Breaking Free from Selfishness: A Reflection on 2 Chronicles 35-36
This morning, as I focused on God, I randomly flipped open my Bible and landed on 2 Chronicles 35. I read through chapters 35 and 36, underlining the verses that stood out to me.
1. Cease Opposing God (2 Chronicles 35:21)
The first verse I underlined was 2 Chronicles 35:21, which says:
"Cease opposing God, who is with me, lest he destroy you."
This made me think about times when people had come against my wife in the past. I have noticed that those who opposed her often faced serious difficulties, such as moving away or experiencing illness. It reinforced to me that when someone is truly aligned with God, standing against them is dangerous.
2. Bound by Selfishness (2 Chronicles 36:5-6)
The next passage I underlined was 2 Chronicles 36:5-6:
"He did what was evil in the sight of the Lord his God…bound him in chains to take him to Babylon."
This reminded me of a revelation God gave me about my past. I had been spiritually imprisoned, not only because of unforgiveness but primarily due to my selfishness. I was bound by my own actions, and God—who cannot tolerate selfishness in His children—allowed consequences to follow.
This aligns with Deuteronomy 28:28, which speaks of disobedience leading to madness. I experienced this firsthand. My laziness, selfishness, and unforgiveness led me to a place of mental and spiritual turmoil. However, recognizing this gave me a renewed sense of control. If I focus on fixing these areas, the psychological burdens no longer have to dominate my life. True belief in God means obeying Him, and my past disobedience had direct consequences.
3. Honoring a Prophet (2 Chronicles 36:12)
The next verse that stood out to me was 2 Chronicles 36:12:
"He did what was evil in the sight of the Lord his God.

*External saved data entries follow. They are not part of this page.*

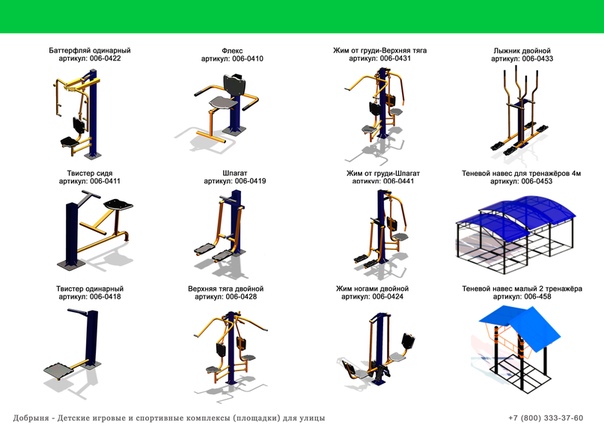 Баттерфляй одинарный
артикул: 006-0422

Флекс
артикул: 006-0410

Жим от груди-Верхняя тяга
артикул: 006-0431

Лыжник двойной
артикул: 006-0433

Твистер сидя
артикул: 006-0411

Шпагат
артикул: 006-0419

Жим от груди-Шпагат
артикул: 006-0441

Теневой навес для тренажёров 4м
артикул: 006-0453

Твистер одинарный
артикул: 006-0418

Верхняя тяга двойной
артикул: 006-0428

Жим ногами двойной
артикул: 006-0424

Теневой навес малый 2 тренажёра
артикул: 006-458

Добрыня - Детские игровые и спортивные комплексы (площадки) для улицы

+7 (800) 333-37-60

He did not humble himself before Jeremiah the prophet, who spoke from the mouth of the Lord."
This verse resonated deeply with me because my wife is a legitimate prophet. She sits with Jesus face to face in heaven at night and hears Him speak during the day. Numbers 12:6 confirms that God reveals Himself to prophets in visions and speaks to them directly.
Living with a prophet requires humility. If Jehoiakim was judged for not humbling himself before Jeremiah, how much more should I ensure that I honor the voice of God through my wife? Humility means acknowledging her worth, valuing her insight, and not putting my opinions above hers—especially when what she speaks comes directly from Jesus. Over time, I’ve learned to recognize her value, seeing how she is consistently right about things. She often tells me that when she instructs me to do something, it isn’t from her but from Jesus Himself.
Initially, I struggled with this. It felt dehumanizing to let go of my own reasoning. But in reality, it is liberating. Before, I tried to discern God’s voice on my own. Now, even though I currently lack my spiritual senses due to my past selfishness, God still speaks to me—through my wife. This eliminates guesswork and brings me comfort. I am looking forward to fully embracing a life free from selfishness so that I can experience all that God has for me.
4. Understanding My Selfishness
When I talk about selfishness, I mean things like:
Avoiding tasks because I know my wife will do them.
Engrossing myself in video games and neglecting my family.
Refusing to act in shows despite my talent because of personal fears.
God has gifted me with the ability to perform, and I realize now that keeping that talent to myself is selfish. Even though my mind isn’t as sharp as it once was due to my past struggles, I still have a responsibility to share my talents. Acting and performing bring joy to others, and I should not withhold that simply because I find it difficult.
5. The Danger of Scoffing at God’s Words (2 Chronicles 36:16)
The final verse I underlined was 2 Chronicles 36:16:
"Despising his words and scoffing at his prophets, until the wrath of the Lord rose against his people, until there was no remedy."
I used to scoff at my wife’s words. I ignored the wisdom God gave her, and my life suffered greatly because of it. Only now am I starting to come out of that darkness. I see how important it is to listen, to humble myself, and to obey the voice of God—especially when He speaks through His chosen messenger.
Conclusion
Through this reflection, God has shown me that my struggles were largely self-inflicted. My selfishness, laziness, and unforgiveness led me into a mental and spiritual prison. But there is a way out. By humbling myself, honoring my wife as a prophet, and actively fighting against selfish tendencies, I can walk in the fullness of God’s plan for my life.
I am thankful for this renewed understanding, and I pray that I continue to grow in humility and obedience. God has given me the tools for freedom—it is now up to me to use them.